Passage shown Start Marker
Cutting the Costs – Why Ireland’s Budget Must End Welfare for Those With Deportation Orders

Cutting the Costs - Why Ireland’s Budget Must End Welfare for Those With Deportation Orders

By D Collins

As the government prepares to unveil the upcoming national budget, one figure should give every taxpayer pause: €1,250,987,736 that’s how much could have been saved over the past six years if Ireland had ceased welfare, rent, and utility support to migrants who had already received deportation orders.

This isn’t a tabloid fantasy. It’s a basic calculation of what the State continues to spend on individuals who have been formally ordered to leave the country in many cases, after exhausting all legal avenues.

The Hidden Cost of Inaction

According to official Oireachtas and Department of Justice figures, 6,527 deportation orders have been issued between 2019 and 2024. Yet in most cases, those orders have not resulted in removal. Many remain in the country, some hiding, others waiting in limbo while still drawing down benefits from a State already struggling to fund housing, health, and public safety.
Passage shown End Marker
Listed records Start Marker
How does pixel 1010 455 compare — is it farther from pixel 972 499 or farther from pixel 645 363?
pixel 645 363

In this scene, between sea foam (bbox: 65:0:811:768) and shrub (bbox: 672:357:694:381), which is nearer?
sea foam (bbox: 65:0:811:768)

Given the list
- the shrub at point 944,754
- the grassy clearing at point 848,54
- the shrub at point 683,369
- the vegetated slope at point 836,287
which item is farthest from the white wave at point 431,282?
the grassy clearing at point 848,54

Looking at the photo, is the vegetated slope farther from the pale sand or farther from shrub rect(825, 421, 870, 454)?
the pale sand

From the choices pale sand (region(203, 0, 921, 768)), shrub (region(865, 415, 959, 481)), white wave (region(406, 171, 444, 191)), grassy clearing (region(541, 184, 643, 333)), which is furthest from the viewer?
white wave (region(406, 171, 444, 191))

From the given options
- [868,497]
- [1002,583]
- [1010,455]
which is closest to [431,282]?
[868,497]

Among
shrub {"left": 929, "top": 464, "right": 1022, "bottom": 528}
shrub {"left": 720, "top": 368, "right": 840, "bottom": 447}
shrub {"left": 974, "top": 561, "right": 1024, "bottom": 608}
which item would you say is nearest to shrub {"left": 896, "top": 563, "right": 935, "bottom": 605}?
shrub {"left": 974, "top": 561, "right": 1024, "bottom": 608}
Listed records End Marker
Listed records Start Marker
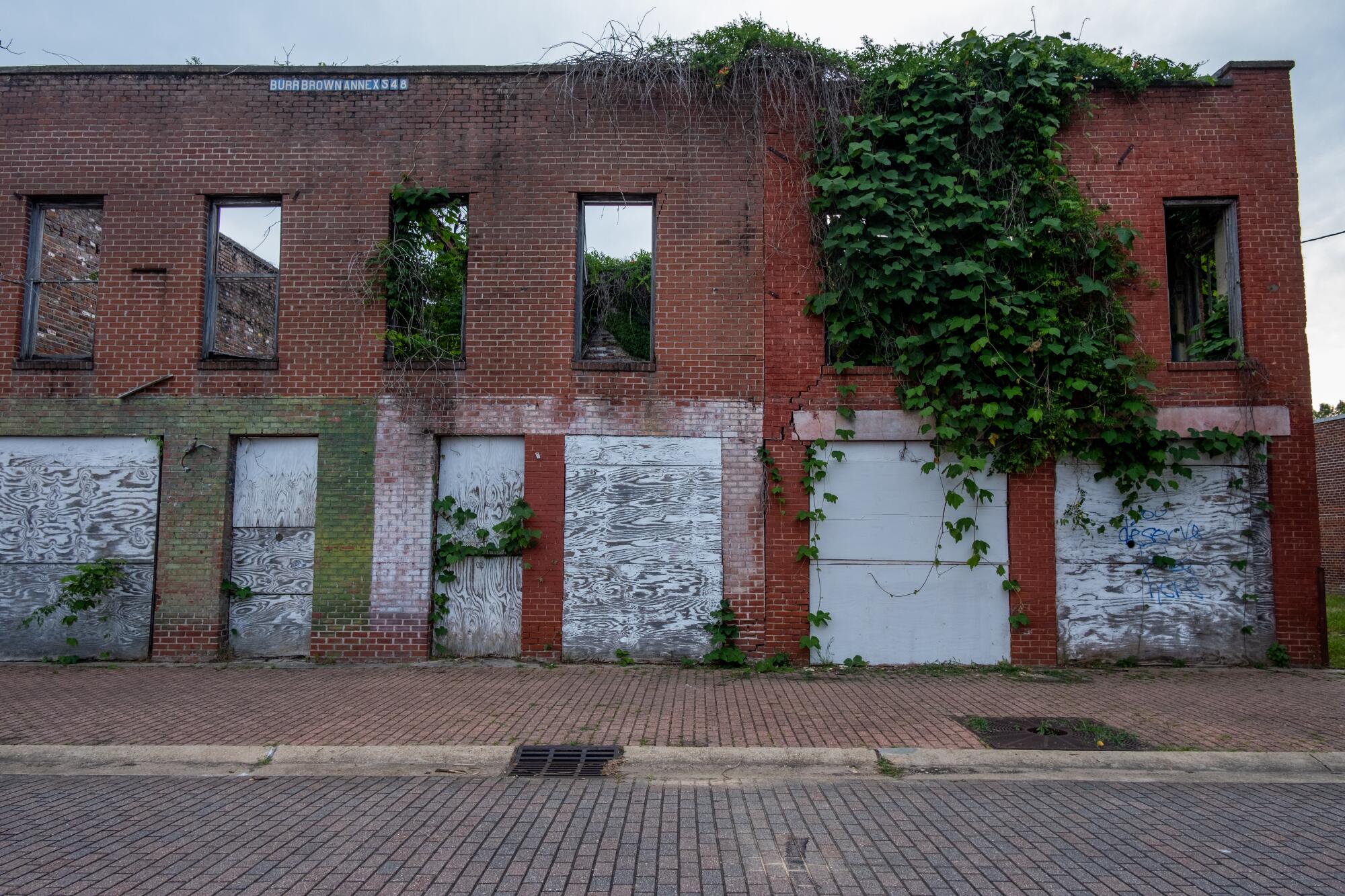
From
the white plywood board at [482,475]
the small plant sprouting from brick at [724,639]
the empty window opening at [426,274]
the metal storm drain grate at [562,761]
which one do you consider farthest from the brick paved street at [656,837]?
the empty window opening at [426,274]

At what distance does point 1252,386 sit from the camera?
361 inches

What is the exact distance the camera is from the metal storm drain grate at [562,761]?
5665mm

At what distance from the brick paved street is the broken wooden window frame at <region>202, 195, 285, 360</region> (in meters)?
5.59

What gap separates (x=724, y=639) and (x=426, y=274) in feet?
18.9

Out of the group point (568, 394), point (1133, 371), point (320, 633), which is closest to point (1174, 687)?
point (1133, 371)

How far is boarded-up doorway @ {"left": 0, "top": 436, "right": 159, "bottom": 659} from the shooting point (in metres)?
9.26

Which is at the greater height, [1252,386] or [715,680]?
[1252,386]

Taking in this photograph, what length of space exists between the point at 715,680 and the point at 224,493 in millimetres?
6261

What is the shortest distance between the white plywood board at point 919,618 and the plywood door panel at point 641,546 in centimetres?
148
Listed records End Marker
Listed records Start Marker
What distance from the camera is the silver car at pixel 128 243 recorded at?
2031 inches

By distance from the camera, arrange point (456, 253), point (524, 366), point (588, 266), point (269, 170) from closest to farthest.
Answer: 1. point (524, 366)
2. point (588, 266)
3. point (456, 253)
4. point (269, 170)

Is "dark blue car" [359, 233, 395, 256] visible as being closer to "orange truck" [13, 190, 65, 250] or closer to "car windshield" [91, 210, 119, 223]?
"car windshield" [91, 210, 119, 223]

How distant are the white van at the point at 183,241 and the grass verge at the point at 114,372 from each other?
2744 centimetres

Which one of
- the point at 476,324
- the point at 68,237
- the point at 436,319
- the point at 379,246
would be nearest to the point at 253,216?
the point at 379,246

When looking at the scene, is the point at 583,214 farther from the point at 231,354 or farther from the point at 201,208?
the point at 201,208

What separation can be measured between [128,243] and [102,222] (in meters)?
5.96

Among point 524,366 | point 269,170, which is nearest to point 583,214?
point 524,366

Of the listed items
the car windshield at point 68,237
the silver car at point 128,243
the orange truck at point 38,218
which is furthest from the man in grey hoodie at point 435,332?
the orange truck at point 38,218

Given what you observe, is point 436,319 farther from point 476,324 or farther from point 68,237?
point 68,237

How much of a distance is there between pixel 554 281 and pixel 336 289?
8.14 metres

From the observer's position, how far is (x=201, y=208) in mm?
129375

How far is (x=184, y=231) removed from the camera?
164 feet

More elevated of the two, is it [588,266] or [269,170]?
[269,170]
Listed records End Marker
**Directions**
1. Can you copy the article on welfare and deportation orders word for word, from "Cutting the Costs –" up to and including "all legal avenues."?
2. Answer these questions from the article on welfare and deportation orders:
(a) According to the article, how much could have been saved over the past six years?
(b) How many deportation orders were issued between 2019 and 2024?
(c) Who is named as the writer?
3. Why does the article on welfare and deportation orders say its savings figure is not a tabloid fantasy?
The rows are separate material and have no connection to the article on welfare and deportation orders.

**Answers**
1.
Cutting the Costs – Why Ireland’s Budget Must End Welfare for Those With Deportation Orders

Cutting the Costs - Why Ireland’s Budget Must End Welfare for Those With Deportation Orders

By D Collins

As the government prepares to unveil the upcoming national budget, one figure should give every taxpayer pause: €1,250,987,736 that’s how much could have been saved over the past six years if Ireland had ceased welfare, rent, and utility support to migrants who had already received deportation orders.

This isn’t a tabloid fantasy. It’s a basic calculation of what the State continues to spend on individuals who have been formally ordered to leave the country in many cases, after exhausting all legal avenues.

2.
(a) €1,250,987,736
(b) 6,527
(c) D Collins

3. The figure is a basic calculation of what the State continues to spend on individuals who have been formally ordered to leave the country. In many cases, those individuals have already exhausted all legal avenues.